Extract Chapter Headings from PDF

From time to time I want to extract the table of contents from a PDF. Here’s how I do that using simple shell tools.

PDFtk

I’ll be using the PDF Toolkit, PDFtk, to extract the complete table of contents. Make sure that this is installed.

apt-get update
apt-get install -y pdftk

Extract Table of Contents

For the purpose of illustration I’ll use the book 101 Small Business Ideas for Under $5000 for which I have a PDF copy.

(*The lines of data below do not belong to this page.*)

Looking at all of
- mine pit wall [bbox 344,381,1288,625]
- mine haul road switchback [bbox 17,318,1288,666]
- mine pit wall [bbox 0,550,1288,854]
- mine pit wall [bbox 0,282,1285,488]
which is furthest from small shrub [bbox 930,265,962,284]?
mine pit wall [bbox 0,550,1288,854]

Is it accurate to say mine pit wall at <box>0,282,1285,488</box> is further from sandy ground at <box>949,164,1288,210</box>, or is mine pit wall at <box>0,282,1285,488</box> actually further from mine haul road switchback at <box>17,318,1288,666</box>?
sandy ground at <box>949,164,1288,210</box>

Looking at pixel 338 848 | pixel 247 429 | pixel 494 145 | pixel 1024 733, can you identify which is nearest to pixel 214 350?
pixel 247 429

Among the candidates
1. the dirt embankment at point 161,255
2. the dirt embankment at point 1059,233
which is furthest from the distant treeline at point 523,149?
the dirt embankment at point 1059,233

To get the full table of contents you can run:

pdftk 101-small-business-ideas.pdf dump_data >toc.txt

Take a look at toc.txt.

NumberOfPages: 338
BookmarkBegin
BookmarkTitle: 101 Small Business Ideas for Under $5,000
BookmarkLevel: 1
BookmarkPageNumber: 3
BookmarkBegin
BookmarkTitle: Contents
BookmarkLevel: 2
BookmarkPageNumber: 7
BookmarkBegin
BookmarkTitle: Preface
BookmarkLevel: 2
BookmarkPageNumber: 11
BookmarkBegin
BookmarkTitle: Acknowledgments
BookmarkLevel: 2
BookmarkPageNumber: 13
BookmarkBegin
BookmarkTitle: How to Use This Book
BookmarkLevel: 2
BookmarkPageNumber: 15
BookmarkBegin
BookmarkTitle: When to Seek Professional Advice
BookmarkLevel: 3
BookmarkPageNumber: 15
BookmarkBegin
BookmarkTitle: Informational Icons Used
BookmarkLevel: 3
BookmarkPageNumber: 17
BookmarkBegin
BookmarkTitle: Chapter 1: Business Insurance and Risk Management
BookmarkLevel: 2
BookmarkPageNumber: 19

The information that we are after is in the BookmarkTitle records but those records exist not only for chapters but sections (and probably sub-sections too).

I only want the chapters.

Filter with grep and awk

We can invoke a couple of reliable shell tools, grep and awk, to finish the job.

grep -B 1 'Level: 2' toc.txt | awk '/Title/ {print substr($0, index($0, ": ") + 2)}'
Contents
Preface
Acknowledgments
How to Use This Book
Chapter 1: Business Insurance and Risk Management
Chapter 2: Legalities and Taxes
Chapter 3: Setting Your Price
Chapter 4: Financing a Small Business
Chapter 5: Home Services (Exterior)
Chapter 6: Home Services (Interior)
Chapter 7: Home Services (Specialty)
Chapter 8: Parties, Entertainment, and Special Events
Chapter 9: Personal Services
Chapter 10: Children, Family, and Pet Services
Chapter 11: Educational Services
Chapter 12: Arts, Crafts, Jewelry, Clothing, and Musical Instruments
Chapter 13: Transportation, Delivery, and Auto Services
Chapter 14: Computers, Graphics, and Photography
Chapter 15: Office and Professional Services
Chapter 16: Sales
Appendix: Government and Private Resources for Small Businesses
Index
About the Authors

A quick dissection:

  • Use grep to select the rows that contain Level: 2. The -B 1 option includes the line preceding each match in the output.
  • Use awk to filter out the rows in the output that contain Title and strip off everything before the actual title text.

An alternative implementation using sed (and an extra step in the pipeline):

grep -B 1 'Level: 2' foo.txt | grep 'Title' | sed 's/.*Title: //'